:: Stated problem 1 ::
Write out the passage of the forum thread on aquarium stands from "## KribsDirect (Nov" to "(Jul 21, 2010)".

:: Source text ::
──────

Sorry, I know you are not expecting to get a stand for $100. I was replying to the previous poster who expects to not pay for something until it is done. My point is that materials cost is not something a custom builder would want to front for someone. FWIW, a decent sheet of 3/4 plywood (not the garbage at the Borgs) is around $100 itself, so the materials cost for that stand would not allow that guy to cover his costs. Especially when you add in the 2x4's, door, hinges, paint etc. 

It sounds like you are aware that those $250 DIY stands people brag about are generally only including material costs and exclude their labor. You're on the right track.


----------



## tdiggs (May 30, 2013)

SlammedDC2 said:


> I had a local handyman (who is also a friend) build me a no frills stand for my 30L. I told him I didn't need anything special or doors just something that wasn't an eye sore and preferably with a shelf on the bottom where I could put another tank later on. I ended up with a very nice stand, I was surprised as to how much I got for $65. I will definitely go back for future stands.


How convenient, you are from Clarksville, TN as well. Do you have any pictures of this stand?

@nodim
Thanks. Sorry for the confusion.


----------



## KribsDirect (Nov 15, 2013)

There are plenty of people willing to do work and get paid afterwards. Sure you can supply some lumber, as I said before. Some will require the materials up front, a large cabinet shop may not. I don't think its an attitude as much as it is a wise precaution when it comes to soliciting someone to build something. I'm sure the handyman experts would still disagree though. Personally, I don't pay for something before it even exists and I would be cautious about who I hired.


----------



## PlantedRich (Jul 21, 2010)

The issue of trust is always a big thing in any kind of deal making, whether it is stands or car repairs, etc. My position as one who might build a stand is that they can see what I have built before and I can go the upfront of materials if the design is not too far out. I assume that I could always sell the stand for the cost of materials. But then for this, I expect to get some conditions in return. They look at how I build and if they like it, that is what they will get. But it also goes that I will not go into a process of them seeing ways to cut the expense by changing the basic methods or materials that I use. Things that seem so simple to the novice are basic to the guy who has built some. Things like whether 2X4 framing is needed? Sure it may make it heavy and it may be stronger than needed. But then you can also buy a decent, usable 2X4-8 at half or less than a usable 1X4-8! The devil is truly in the details so if one is not aware of those details, it works better to leave them to the person who does know. But that is often where the train leaves the track. The person who doesn't know, often thinks he does.


----------



## lochaber (Jan 23, 2012)

I've built almost all of my own stands. I'm not exactly skilled at woodwork, but I'm not afraid to go at a 2x4 with a circular saw and see what happens (I usually end up needing a couple extra 2x4s...).

I never really liked the store-bought stands, as they seemed rather expensive for something made from crap materials. That said, I think some of the newer stands I've seen in PetCo and such actually look half decent.

──────

:: Data listing ::
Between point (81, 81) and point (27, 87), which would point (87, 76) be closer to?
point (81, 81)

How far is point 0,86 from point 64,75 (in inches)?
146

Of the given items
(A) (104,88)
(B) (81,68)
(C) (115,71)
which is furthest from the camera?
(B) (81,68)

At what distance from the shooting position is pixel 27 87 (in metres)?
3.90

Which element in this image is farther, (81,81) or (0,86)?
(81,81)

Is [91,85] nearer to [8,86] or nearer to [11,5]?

──────

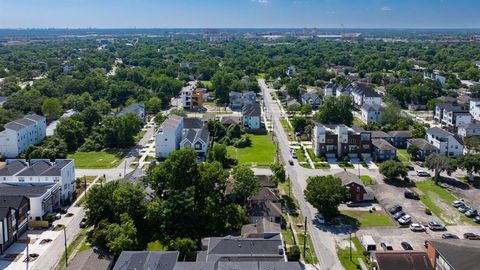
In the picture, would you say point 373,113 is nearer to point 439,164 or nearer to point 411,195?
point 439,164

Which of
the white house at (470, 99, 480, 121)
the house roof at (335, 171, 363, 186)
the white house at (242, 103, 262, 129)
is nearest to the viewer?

──────

:: Stated problem 2 ::
Pull out each line of the records containing the word "nearer", matching case exactly.

:: Full answer 1 ::
## KribsDirect (Nov 15, 2013)

There are plenty of people willing to do work and get paid afterwards. Sure you can supply some lumber, as I said before. Some will require the materials up front, a large cabinet shop may not. I don't think its an attitude as much as it is a wise precaution when it comes to soliciting someone to build something. I'm sure the handyman experts would still disagree though. Personally, I don't pay for something before it even exists and I would be cautious about who I hired.


----------



## PlantedRich (Jul 21, 2010)

:: Full answer 2 ::
Is [91,85] nearer to [8,86] or nearer to [11,5]?
In the picture, would you say point 373,113 is nearer to point 439,164 or nearer to point 411,195?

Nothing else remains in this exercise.